I am grateful that SAM as a collective continues to grow and learn themselves, adding Lego pieces to their own consciousness so that even they receive upgrading. It keeps the learning fresh and keeps us and them advancing in consciousness, in what we learn either through the groups I run, in private sessions, or through my radio show. It is this continued ‘newness’ that they offer that has helped my faith grow in them over the years – because I realize if they don’t have the answer or ‘know’ something, they will either tell me they don’t know it, or find an expert out there in universal consciousness that does. They constantly seek too, which makes me trust them more. This is a game, even for them.
SAM, you have had faith in me to smooth out my rough edges even before I knew what my rough edges were. It took me many years of detoxing from unhealthy patterns in my life before I could even see Truth in many ways. Even when I was lower consciousness than I am at this moment, you loved me. You respected me. You taught me about 50/50. You showed me a higher version of myself that I could reach if I just had faith in you and this path. You supported me through the divorce of my marriage, through the separation of important family members, always reminding me that I deserved to be surrounded by people who could honor and love who I really was, and treat me well. And by letting some of the old karmic patterns and people go, I have found myself friends who are my family, a lover/partner who is more loving than I could ever imagine experiencing. All because I trusted you in my darkest days that the templates you showed me as proof of what I deserved, could become true. And now they are. I live out these templates daily. I will be eternally grateful that we do this work together, that you have supported and challenged me through it all, and that you continue to stimulate me to grow in my channeling skills and my skills as a human being. I am grateful that you grow too, upgrading in consciousness as the problems in our world seem to get more serious, more dire, and you allow new guides to come in as ‘the answer’ to some of my many questions. My life would never be as emotionally/spiritually rich if you were not in it. I may be your ‘diamond’ but you are my inspiration to discover the details of this game, what is beyond, and consciousness itself. With gratitude for these 13 years, SAM. May there be many more.
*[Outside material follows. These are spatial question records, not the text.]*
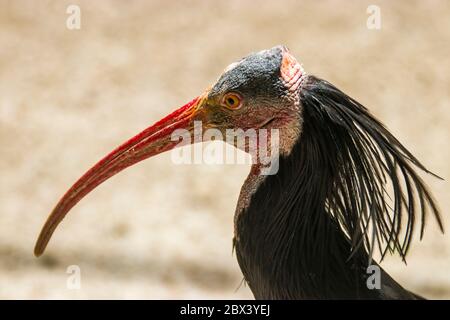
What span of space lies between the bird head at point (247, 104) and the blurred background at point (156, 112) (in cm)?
285

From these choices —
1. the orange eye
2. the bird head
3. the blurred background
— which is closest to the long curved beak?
the bird head

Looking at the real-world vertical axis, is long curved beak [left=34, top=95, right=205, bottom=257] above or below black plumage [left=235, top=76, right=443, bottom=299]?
above

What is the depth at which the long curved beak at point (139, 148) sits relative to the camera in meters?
4.25

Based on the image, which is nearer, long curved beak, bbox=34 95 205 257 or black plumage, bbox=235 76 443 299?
black plumage, bbox=235 76 443 299

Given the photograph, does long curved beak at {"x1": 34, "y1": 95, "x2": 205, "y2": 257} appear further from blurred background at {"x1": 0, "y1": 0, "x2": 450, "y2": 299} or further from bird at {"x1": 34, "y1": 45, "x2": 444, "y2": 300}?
blurred background at {"x1": 0, "y1": 0, "x2": 450, "y2": 299}

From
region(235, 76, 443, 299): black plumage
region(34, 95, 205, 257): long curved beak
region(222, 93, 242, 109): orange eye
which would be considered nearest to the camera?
region(235, 76, 443, 299): black plumage

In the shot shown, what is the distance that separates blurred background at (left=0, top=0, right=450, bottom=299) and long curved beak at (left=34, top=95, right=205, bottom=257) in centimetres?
248

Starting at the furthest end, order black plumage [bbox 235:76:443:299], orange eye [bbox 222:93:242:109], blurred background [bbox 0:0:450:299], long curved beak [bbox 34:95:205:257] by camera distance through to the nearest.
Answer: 1. blurred background [bbox 0:0:450:299]
2. long curved beak [bbox 34:95:205:257]
3. orange eye [bbox 222:93:242:109]
4. black plumage [bbox 235:76:443:299]

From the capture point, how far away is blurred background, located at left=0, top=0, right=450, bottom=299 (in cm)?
714

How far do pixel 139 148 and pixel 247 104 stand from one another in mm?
686

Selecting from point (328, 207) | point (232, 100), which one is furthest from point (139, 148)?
point (328, 207)

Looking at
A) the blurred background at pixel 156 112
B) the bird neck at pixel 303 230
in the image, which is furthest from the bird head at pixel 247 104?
the blurred background at pixel 156 112

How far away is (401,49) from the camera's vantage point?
9.45 metres

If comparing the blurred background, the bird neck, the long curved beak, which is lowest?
the bird neck
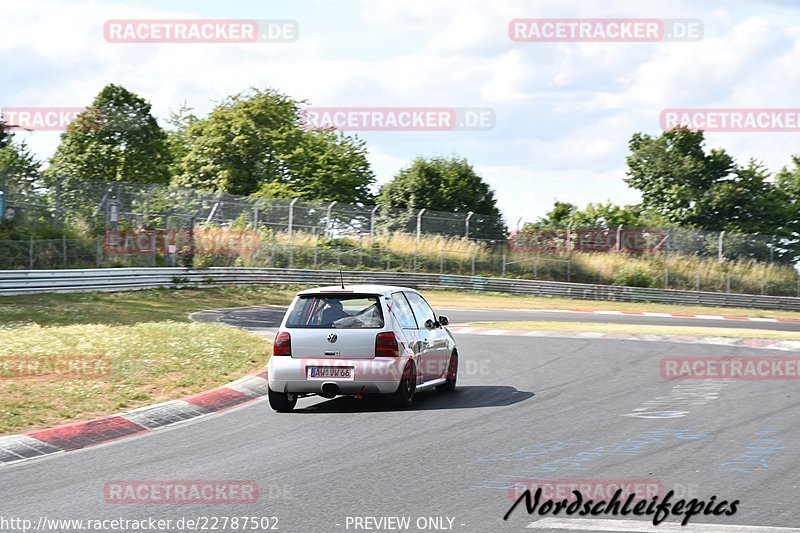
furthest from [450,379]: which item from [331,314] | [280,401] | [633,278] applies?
[633,278]

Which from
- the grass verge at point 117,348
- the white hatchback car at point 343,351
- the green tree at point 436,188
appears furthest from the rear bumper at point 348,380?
the green tree at point 436,188

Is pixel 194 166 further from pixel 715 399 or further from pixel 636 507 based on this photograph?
pixel 636 507

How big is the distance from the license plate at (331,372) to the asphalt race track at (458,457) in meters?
0.46

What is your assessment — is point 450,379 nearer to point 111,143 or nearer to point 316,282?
point 316,282

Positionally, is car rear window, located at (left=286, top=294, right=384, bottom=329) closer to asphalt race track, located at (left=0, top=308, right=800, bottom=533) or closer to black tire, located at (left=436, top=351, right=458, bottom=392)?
asphalt race track, located at (left=0, top=308, right=800, bottom=533)

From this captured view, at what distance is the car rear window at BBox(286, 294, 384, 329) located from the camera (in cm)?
1241

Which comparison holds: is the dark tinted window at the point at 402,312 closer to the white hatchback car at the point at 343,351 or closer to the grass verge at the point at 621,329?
the white hatchback car at the point at 343,351

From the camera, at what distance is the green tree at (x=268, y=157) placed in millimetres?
66250

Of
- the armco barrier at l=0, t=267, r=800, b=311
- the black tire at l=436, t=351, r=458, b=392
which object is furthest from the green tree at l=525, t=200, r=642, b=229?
the black tire at l=436, t=351, r=458, b=392

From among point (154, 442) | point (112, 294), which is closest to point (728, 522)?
point (154, 442)

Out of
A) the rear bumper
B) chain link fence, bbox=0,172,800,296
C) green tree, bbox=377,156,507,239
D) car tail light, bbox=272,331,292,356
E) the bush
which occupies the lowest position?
the rear bumper

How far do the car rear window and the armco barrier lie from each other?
Result: 61.1ft

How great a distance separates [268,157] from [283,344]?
58.6 meters

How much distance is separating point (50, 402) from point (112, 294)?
2052 cm
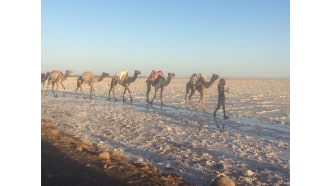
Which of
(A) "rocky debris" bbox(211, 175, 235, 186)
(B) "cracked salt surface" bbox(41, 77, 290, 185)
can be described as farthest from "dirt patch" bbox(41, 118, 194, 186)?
(A) "rocky debris" bbox(211, 175, 235, 186)

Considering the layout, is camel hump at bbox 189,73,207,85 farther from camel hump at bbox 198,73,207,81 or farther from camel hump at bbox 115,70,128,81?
camel hump at bbox 115,70,128,81

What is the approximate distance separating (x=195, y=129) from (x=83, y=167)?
1.13 metres

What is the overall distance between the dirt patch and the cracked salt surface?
96mm

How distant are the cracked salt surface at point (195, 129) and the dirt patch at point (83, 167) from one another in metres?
0.10

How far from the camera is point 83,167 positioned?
4133 millimetres

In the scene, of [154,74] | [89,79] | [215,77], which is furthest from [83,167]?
[215,77]

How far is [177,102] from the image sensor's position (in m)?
4.35

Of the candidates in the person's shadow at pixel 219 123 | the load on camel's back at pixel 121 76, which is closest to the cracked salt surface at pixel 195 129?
the person's shadow at pixel 219 123

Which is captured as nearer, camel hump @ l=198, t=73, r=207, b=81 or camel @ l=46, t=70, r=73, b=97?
camel hump @ l=198, t=73, r=207, b=81

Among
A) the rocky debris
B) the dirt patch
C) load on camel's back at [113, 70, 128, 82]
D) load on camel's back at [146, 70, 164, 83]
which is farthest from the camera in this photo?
load on camel's back at [113, 70, 128, 82]

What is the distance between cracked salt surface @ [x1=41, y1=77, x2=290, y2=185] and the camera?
3896 mm
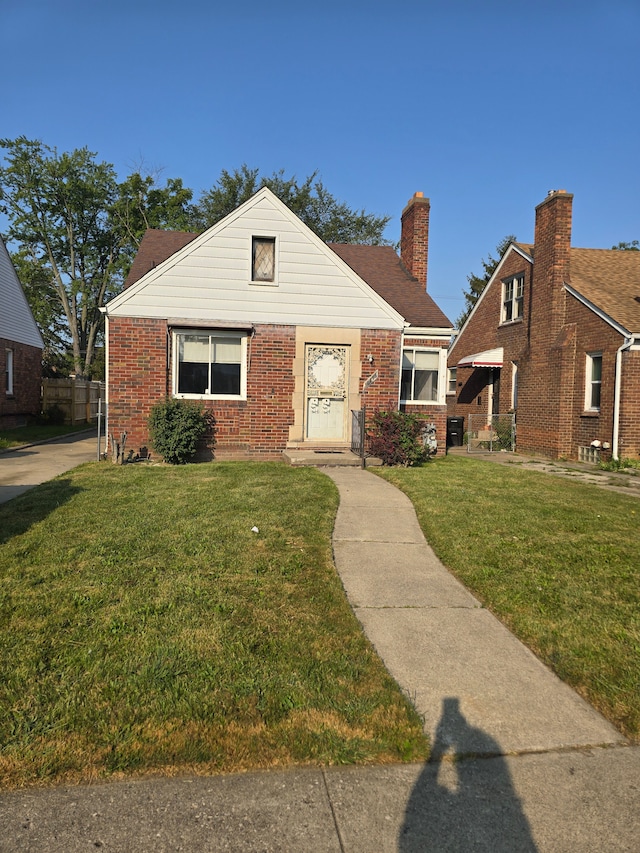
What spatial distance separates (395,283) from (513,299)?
16.1 feet

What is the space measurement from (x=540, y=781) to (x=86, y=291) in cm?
4537

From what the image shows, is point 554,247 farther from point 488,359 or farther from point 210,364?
point 210,364

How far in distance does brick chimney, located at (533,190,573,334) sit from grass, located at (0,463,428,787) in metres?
12.7

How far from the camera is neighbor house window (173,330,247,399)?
13195 millimetres

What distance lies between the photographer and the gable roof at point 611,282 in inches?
586

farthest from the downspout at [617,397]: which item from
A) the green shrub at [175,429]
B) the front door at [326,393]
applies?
the green shrub at [175,429]

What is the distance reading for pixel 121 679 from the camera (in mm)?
3311

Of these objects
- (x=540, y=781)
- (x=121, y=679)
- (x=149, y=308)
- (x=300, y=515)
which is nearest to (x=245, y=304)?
(x=149, y=308)

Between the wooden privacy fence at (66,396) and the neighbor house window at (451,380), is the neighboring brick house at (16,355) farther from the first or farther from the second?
the neighbor house window at (451,380)

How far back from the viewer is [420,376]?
601 inches

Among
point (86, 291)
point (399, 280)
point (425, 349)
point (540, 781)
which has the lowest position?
point (540, 781)

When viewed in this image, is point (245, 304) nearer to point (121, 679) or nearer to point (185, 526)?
point (185, 526)

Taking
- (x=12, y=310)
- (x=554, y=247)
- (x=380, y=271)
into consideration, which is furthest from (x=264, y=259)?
(x=12, y=310)

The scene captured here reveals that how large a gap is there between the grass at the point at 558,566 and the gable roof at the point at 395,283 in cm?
601
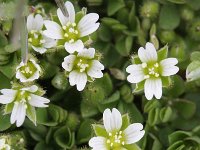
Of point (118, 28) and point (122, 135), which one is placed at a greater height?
point (118, 28)

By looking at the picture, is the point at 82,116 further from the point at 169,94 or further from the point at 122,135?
the point at 169,94

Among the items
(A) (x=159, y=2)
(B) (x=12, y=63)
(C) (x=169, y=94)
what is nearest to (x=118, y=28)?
(A) (x=159, y=2)

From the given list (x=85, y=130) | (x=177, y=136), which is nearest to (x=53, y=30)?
(x=85, y=130)

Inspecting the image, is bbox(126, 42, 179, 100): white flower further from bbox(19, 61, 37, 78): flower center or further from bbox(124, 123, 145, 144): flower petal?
bbox(19, 61, 37, 78): flower center

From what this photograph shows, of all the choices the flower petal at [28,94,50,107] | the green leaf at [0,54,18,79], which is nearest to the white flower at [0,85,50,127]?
the flower petal at [28,94,50,107]

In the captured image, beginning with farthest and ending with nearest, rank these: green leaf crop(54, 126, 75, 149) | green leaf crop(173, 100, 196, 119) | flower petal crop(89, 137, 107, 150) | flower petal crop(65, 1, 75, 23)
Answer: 1. green leaf crop(173, 100, 196, 119)
2. green leaf crop(54, 126, 75, 149)
3. flower petal crop(65, 1, 75, 23)
4. flower petal crop(89, 137, 107, 150)

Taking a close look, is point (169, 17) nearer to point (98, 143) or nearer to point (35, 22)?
point (35, 22)
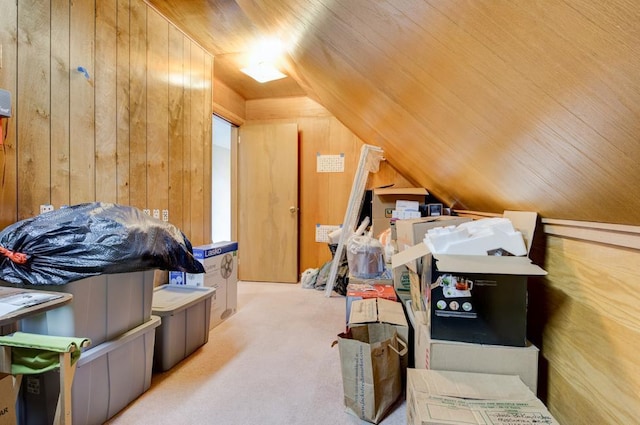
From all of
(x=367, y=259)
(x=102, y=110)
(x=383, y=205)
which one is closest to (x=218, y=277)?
(x=367, y=259)

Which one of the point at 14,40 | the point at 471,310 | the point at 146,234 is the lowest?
the point at 471,310

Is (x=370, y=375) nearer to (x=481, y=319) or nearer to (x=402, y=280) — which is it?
(x=481, y=319)

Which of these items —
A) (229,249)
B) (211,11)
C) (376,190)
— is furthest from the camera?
(376,190)

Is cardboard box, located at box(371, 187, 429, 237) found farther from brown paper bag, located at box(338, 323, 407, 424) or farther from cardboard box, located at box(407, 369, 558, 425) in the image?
cardboard box, located at box(407, 369, 558, 425)

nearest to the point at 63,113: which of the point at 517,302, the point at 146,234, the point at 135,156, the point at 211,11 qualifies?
the point at 135,156

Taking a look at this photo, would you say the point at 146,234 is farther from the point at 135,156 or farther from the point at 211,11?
the point at 211,11

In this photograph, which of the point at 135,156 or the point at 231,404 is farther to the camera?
the point at 135,156

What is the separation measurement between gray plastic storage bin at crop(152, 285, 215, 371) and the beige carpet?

And to my clients, those that came in the earlier years as well as those I currently have now – thank you. Thank you for being on this journey with me, for asking SAM your questions that gave me answers too. For expecting more out of me as a channel, as a practitioner, as a human, and thus forcing me to move through my own soul and ego blocks so as to become a better human. I wouldn’t be doing this work if it wasn’t for you, so gratitude to those of you who come for private sessions, to my EASE and Truth Seeker members, and to all of those folks who listen to my radio show. Gratitude, gratitude, gratitude. May we continue to grow and learn together in this great game we call life.